Friday, October 29, 2004

A MISLEADING ACCOUNT OF GUN CONTROL IN AUSTRALIA:

"Gun law reforms in the past 25 years have led to a 65 per cent drop in gun-related deaths in Victoria, a study has found. The study, by the Monash University Accident Research Centre, showed the annual average frequency of firearm-related deaths fell by 65 per cent from 1979 to 2000, with suicide deaths down 54.5 per cent and gun assault deaths down by half. Researchers examined firearm-related deaths between 1979 and 2000, against gun law reforms in Victoria after the Hoddle St, Queen St and Port Arthur massacres. The study showed firearm deaths remained steady before the Hoddle and Queen streets massacres then fell compared to the national average when Victoria adopted tighter laws in 1988.

Before uniform gun laws were introduced Australia-wide in 1997, Victoria's firearms laws were the nation's tightest. Gun deaths in Victoria and nationally fell to similar rates by 2000 after uniform gun laws came into effect after the Port Arthur massacre. The centre's injury prevention chairwoman, Professor Joan Ozanne-Smith, said Victoria was a world leader in gun law reform. She said a handgun buyback established in 2000 after shootings at Monash University that year had furthered the downward trend. "There's something like a 75 per cent reduction in firearm deaths since 1979 (up to 2002) which is quite remarkable, and we think this is a model for the rest of the world," she said."

Source.


I am not going to dispute here that gun deaths have declined in the State of Victoria over the last 25 years. The important question, however, is whether the decline is due to gun control. And what the article above glides over is that the BIG gun-control effort in Australia did not take place until 1996/1997 and that the before-and-after results Australia-wide show no significant effect of the 1996/1997 bans. Just for fun, have a look at a post by Tim Lambert -- an academic supporter of gun control: He presents statistics purporting to show that Australia's 1996 gun-control laws have been beneficial. He disputes John Lott's claim that serious crime in Australia has risen since then. What Lambert's alternative statistics show to me, however, is a pattern of no change rather than anything else. Deaths by firearm are surely the biggest issue but Lambert's table shows that the average rate of murder with a firearm before the bans was 0.37 compared with .30 after the bans -- with the figures in most individual years being .20 plus or .30 plus. Given statistical error and the range of influences which could have affected the averages concerned, the bans would seem to have achieved nothing significant -- a very poor result considering the vast expense in money and the significant loss of liberties associated with the bans. I note too that even the slight difference in averages observed seems to have been largely the result of a single very anomalous year in 1997 -- making the averages used a poor guide to any underlying trend.

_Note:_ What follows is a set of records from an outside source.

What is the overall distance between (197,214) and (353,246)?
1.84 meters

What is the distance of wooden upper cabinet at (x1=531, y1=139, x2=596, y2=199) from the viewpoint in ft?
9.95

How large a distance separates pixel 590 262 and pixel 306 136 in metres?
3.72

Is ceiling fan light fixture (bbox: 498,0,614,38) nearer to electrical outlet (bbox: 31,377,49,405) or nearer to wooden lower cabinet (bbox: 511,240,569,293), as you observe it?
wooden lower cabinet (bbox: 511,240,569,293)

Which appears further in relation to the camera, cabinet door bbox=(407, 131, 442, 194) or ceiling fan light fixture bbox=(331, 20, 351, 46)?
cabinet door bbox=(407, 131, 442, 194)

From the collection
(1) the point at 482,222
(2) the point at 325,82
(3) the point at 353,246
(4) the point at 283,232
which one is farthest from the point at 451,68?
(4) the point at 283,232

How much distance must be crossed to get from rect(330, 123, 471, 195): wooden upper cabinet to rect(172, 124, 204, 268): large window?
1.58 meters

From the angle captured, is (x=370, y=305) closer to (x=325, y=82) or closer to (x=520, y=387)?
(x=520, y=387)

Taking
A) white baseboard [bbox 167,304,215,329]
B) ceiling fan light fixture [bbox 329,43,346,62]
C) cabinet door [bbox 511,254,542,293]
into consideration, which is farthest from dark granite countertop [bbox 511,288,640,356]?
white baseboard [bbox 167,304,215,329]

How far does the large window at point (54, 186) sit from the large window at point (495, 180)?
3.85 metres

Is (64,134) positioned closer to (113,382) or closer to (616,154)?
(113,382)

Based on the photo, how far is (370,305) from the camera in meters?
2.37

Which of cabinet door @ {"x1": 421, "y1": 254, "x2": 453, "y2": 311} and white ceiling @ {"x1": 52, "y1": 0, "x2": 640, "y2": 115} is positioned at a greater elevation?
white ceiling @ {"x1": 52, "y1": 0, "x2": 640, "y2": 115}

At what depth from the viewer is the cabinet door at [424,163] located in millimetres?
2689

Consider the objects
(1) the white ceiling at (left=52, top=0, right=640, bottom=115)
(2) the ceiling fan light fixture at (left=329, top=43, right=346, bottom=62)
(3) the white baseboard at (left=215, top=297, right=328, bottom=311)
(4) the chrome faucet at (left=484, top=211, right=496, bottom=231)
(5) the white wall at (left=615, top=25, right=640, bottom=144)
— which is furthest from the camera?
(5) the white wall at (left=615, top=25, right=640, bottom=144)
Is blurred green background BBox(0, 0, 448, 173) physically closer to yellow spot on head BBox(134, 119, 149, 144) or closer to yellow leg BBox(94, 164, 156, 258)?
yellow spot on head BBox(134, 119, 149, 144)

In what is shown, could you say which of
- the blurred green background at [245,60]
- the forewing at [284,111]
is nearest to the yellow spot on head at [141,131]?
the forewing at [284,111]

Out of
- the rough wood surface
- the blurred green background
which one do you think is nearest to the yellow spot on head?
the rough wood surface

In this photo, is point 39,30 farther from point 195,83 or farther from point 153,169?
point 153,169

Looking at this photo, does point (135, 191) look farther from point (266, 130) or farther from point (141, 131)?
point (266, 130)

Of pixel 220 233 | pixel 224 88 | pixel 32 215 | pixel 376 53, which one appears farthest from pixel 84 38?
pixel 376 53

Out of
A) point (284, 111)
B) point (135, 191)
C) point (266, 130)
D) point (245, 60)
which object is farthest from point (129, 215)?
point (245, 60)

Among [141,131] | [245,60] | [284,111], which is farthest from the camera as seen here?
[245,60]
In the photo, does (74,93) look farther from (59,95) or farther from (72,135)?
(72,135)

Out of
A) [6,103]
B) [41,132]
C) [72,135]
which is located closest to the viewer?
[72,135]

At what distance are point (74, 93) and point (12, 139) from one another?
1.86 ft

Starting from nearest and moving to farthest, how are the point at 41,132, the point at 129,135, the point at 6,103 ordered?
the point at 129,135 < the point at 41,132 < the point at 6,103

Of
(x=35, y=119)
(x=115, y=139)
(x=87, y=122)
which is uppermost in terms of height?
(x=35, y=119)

I think that for trend calculating purposes it would in fact be most appropriate to exclude both 1996 and 1997 -- and when one does that the "before and after" difference becomes very small indeed: .31 versus .28. The differences for other gun crimes also seem to be too small to assert a real underlying difference. And even Lambert admits a lack of a clear pattern when he notes that the "assault-with-firearm rate has increased". So John Lott's statistical selection shows ill effects from the firearm ban and Lambert's selection shows no clear effect. It seems to me therefore that NEITHER set of statistics support the control measures.

And in fact Lambert ended up agreeing. In his post of 18th June, he concluded that Australia's big 1996/1997 spasm of gun control was a waste of time.

A major part of Australia's 1996/1997 changes was a compulsory gun buyback and we see here what little effect that has had on criminal possession of guns. Perhaps most decisively, however, see the red line in slide 17 of this Australian Institute of Criminology report (PDF). (Background to the report here). Note that the "gun buyback" happened in 1997 but the national homicide rate showed not a twitch in response.

There is a comprehensive article on the dishonesty of the Australian gun-control "industry" here. And this article shows that it is only by playing fast and loose with the statistics that gun-control advocates can claim that Australia's recent restrictive laws have reduced the overall death-rate. And there is a recent scholarly paper by G.A. Mauser here (PDF) surveying the results of gun control in Britain, Canada and Australia which describes Australia's gun-buyback scheme and associated bans as a "failed experiment". The article concludes: "In all cases, disarming the public has been ineffective, expensive and often counterproductive". Also of note is this summary of the Australian statistics -- showing that "The number of (firearm) offences has increased even when 642,000 guns were destroyed".